• Supplied data:
+ + + +

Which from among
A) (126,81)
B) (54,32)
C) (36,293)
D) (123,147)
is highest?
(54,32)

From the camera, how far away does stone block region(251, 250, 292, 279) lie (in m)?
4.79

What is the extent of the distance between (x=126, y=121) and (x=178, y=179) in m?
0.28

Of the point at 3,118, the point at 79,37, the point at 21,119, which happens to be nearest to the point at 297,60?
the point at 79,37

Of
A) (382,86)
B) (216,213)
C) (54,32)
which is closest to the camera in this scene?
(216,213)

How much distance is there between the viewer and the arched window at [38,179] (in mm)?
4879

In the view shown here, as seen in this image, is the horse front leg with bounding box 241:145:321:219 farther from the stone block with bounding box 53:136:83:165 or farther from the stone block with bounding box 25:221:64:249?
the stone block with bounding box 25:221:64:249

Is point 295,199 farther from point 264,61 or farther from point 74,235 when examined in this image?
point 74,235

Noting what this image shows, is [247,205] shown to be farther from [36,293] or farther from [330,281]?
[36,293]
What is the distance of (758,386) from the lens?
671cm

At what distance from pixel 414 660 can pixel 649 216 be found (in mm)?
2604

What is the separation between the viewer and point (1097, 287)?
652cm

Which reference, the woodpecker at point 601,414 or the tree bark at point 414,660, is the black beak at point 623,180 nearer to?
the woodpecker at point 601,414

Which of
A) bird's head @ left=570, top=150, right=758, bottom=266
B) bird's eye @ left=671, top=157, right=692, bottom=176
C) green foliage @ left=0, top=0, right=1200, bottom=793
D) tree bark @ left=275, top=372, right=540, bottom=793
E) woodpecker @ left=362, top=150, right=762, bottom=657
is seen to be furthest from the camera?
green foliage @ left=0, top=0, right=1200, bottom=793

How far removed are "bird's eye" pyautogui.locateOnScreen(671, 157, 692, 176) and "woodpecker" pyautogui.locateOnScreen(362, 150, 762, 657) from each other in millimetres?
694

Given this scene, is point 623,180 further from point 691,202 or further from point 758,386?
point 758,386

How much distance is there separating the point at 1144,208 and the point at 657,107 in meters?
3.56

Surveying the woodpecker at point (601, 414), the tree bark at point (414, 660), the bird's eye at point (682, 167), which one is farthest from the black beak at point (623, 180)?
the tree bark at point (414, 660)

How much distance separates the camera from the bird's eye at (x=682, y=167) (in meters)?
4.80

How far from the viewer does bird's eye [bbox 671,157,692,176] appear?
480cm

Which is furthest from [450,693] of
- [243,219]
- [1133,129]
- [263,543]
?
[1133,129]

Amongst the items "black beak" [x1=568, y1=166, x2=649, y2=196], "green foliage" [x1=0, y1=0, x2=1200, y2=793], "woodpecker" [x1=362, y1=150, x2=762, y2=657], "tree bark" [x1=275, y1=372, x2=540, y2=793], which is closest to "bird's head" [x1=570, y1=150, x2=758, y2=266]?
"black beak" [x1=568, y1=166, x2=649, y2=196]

+ + + +

• Job: All of the entries must be written out exactly as they stand.

• Right answer:
Which from among
A) (126,81)
B) (54,32)
C) (36,293)
D) (123,147)
is highest?
(54,32)

From the camera, how far away does stone block region(251, 250, 292, 279) lie (in m)?
4.79

What is the extent of the distance between (x=126, y=121) and (x=178, y=179) in m?
0.28

Of the point at 3,118, the point at 79,37, the point at 21,119, which happens to be nearest to the point at 297,60?
the point at 79,37

Of
A) (382,86)
B) (216,213)
C) (54,32)
which is closest to the camera in this scene?
(216,213)

How much distance is there between the viewer and the arched window at [38,179] (in mm)?
4879

In the view shown here, as seen in this image, is the horse front leg with bounding box 241:145:321:219 farther from the stone block with bounding box 53:136:83:165 or farther from the stone block with bounding box 25:221:64:249?
the stone block with bounding box 25:221:64:249

Is point 295,199 farther from point 264,61 or farther from point 74,235 when examined in this image?
point 74,235

Noting what this image shows, is [247,205] shown to be farther from [36,293] or farther from [330,281]?
[36,293]
What is the distance of (758,386) from the lens?
671cm

At what distance from pixel 414 660 can pixel 649 216 be found (in mm)?
2604

What is the separation between the viewer and point (1097, 287)?
652cm

Which reference, the woodpecker at point 601,414 or the tree bark at point 414,660, is the black beak at point 623,180 nearer to?
the woodpecker at point 601,414

Which of
A) bird's head @ left=570, top=150, right=758, bottom=266
B) bird's eye @ left=671, top=157, right=692, bottom=176
C) green foliage @ left=0, top=0, right=1200, bottom=793
D) tree bark @ left=275, top=372, right=540, bottom=793
E) woodpecker @ left=362, top=150, right=762, bottom=657
is seen to be furthest from the camera?
green foliage @ left=0, top=0, right=1200, bottom=793

How far removed are "bird's eye" pyautogui.locateOnScreen(671, 157, 692, 176) and "woodpecker" pyautogui.locateOnScreen(362, 150, 762, 657) from each other in millimetres?
694

Given this scene, is point 623,180 further from point 691,202 or further from point 758,386?
point 758,386

How much distance is there separating the point at 1144,208 and the point at 657,107 in meters?
3.56

Surveying the woodpecker at point (601, 414), the tree bark at point (414, 660), the bird's eye at point (682, 167), which one is farthest from the black beak at point (623, 180)?
the tree bark at point (414, 660)

How much distance separates the camera from the bird's eye at (x=682, y=167) (in meters)?
4.80

How far from the viewer does bird's eye [bbox 671,157,692,176] appear?
480cm

Which is furthest from [450,693] of
- [243,219]
- [1133,129]
- [263,543]
?
[1133,129]

Amongst the items "black beak" [x1=568, y1=166, x2=649, y2=196], "green foliage" [x1=0, y1=0, x2=1200, y2=793], "woodpecker" [x1=362, y1=150, x2=762, y2=657], "tree bark" [x1=275, y1=372, x2=540, y2=793], which is closest to "bird's head" [x1=570, y1=150, x2=758, y2=266]?
"black beak" [x1=568, y1=166, x2=649, y2=196]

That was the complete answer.